Graphiquement, Suprématie a du répondant. La photographie de Michael Seresin nous gratifie de plusieurs plans à couper le souffle, tandis que la performance capture et la facial motion capture continuent de conférer aux singes une charge émotionnelle hautement anthropomorphique. La mise en scène de Matt Reeves fait quant à elle pleinement sens : elle restitue avec tout l'apparat d'usage les moments les plus spectaculaires et prend des airs plus intimistes quand il s'agit de travailler l'empathie du public ou de se porter à la hauteur des personnages. Le problème essentiel de cet épilogue se situe donc ailleurs. D'abord, il faut noter que les enjeux qu'il cherche à poser ont déjà largement émaillé le volet précédent, ce qui peut donner l'impression d'une machine tournant à vide. Avant de se diluer dans Suprématie, les divisions et les actes de duplicité, chez les hommes comme chez les singes, ont constitué la colonne vertébrale de L'Affrontement, qui traitait également certains thèmes et dilemmes moraux dont on perçoit ici les prolongements et variations, par exemple ceux englobant la vengeance personnelle, la haine raciale et la survie de l'espèce.

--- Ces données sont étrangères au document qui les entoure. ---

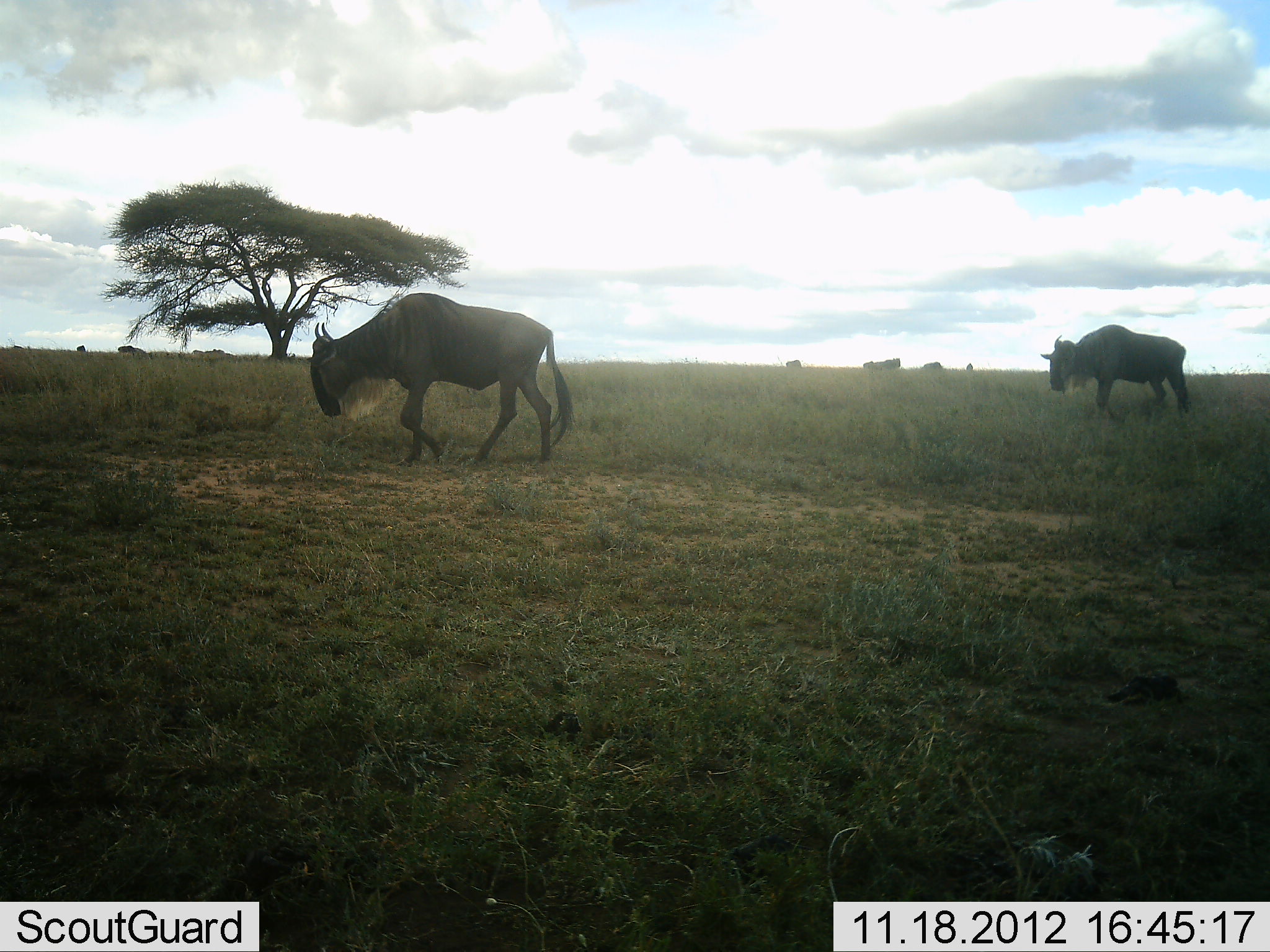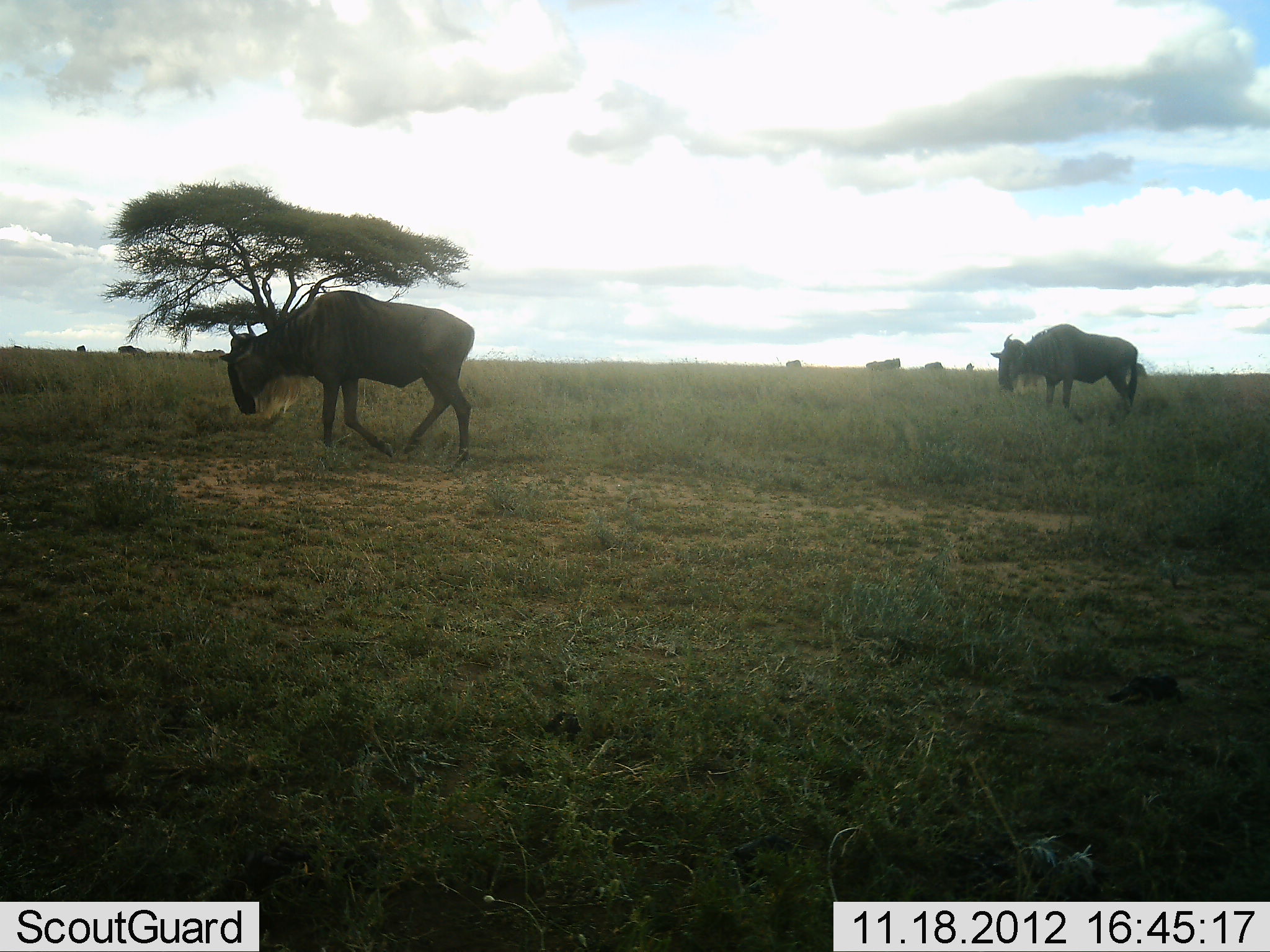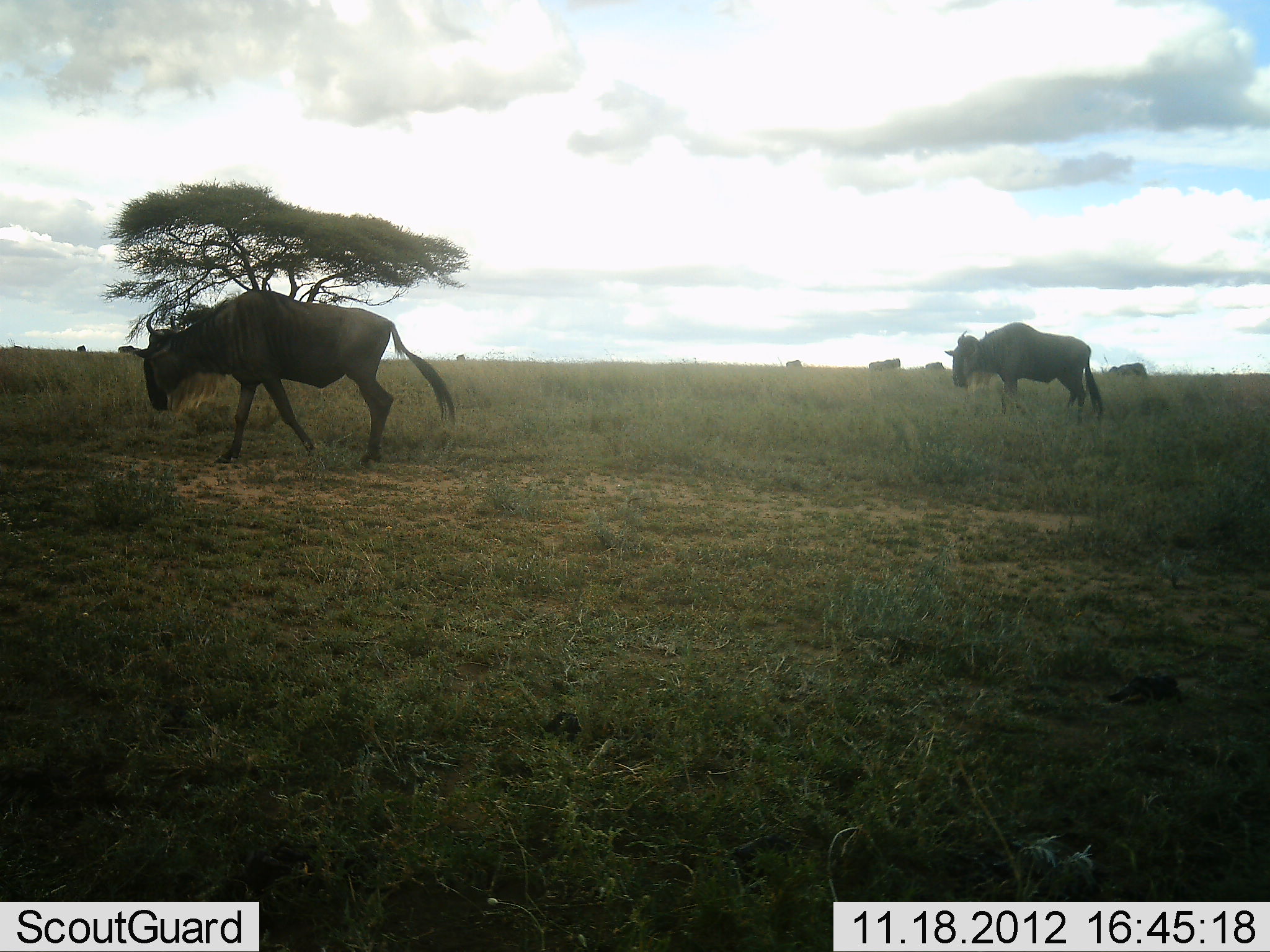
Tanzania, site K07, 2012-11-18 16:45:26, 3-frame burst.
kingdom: Animalia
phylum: Chordata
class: Mammalia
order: Artiodactyla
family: Bovidae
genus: Connochaetes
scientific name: Connochaetes taurinus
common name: blue wildebeest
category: wildebeest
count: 3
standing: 20%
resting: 0%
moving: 80%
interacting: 0%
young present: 0%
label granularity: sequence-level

Que retenir alors d'une pellicule longue de 140 minutes ? Matt Reeves semble emprunter au western, au film de guerre, à l'histoire (les camps de travail, l'hygiène raciale, la résilience des peuples), mais sans pour autant parvenir à la profondeur attendue et espérée. Les trames narratives paraissent trop chiches, les personnages pas assez nombreux et/ou caractérisés, les moments de flottement trop fréquents pour pouvoir porter ce qui était annoncé partout comme une épopée grandiose. Même les « échanges » interraciaux aperçus dans la bande-annonce se confondent finalement avec quelque artifice sans réel fondement scénaristique. Que le dialogue inter-espèces soit possible – même avec des muets ! –, on le savait déjà depuis le premier film. Qu'il soit entravé et mis à mal par des comportements sectaires ou radicaux, cela était démontré avec force tout au long du second opus. La plus-value de l'immixtion des hommes chez les singes, et réciproquement, apparaît du coup pratiquement nulle, si ce n'est au détour d'une scène symbolique dans un camp militaire ou pour éclairer ex ante les crimes de sang du colonel... Insuffisant.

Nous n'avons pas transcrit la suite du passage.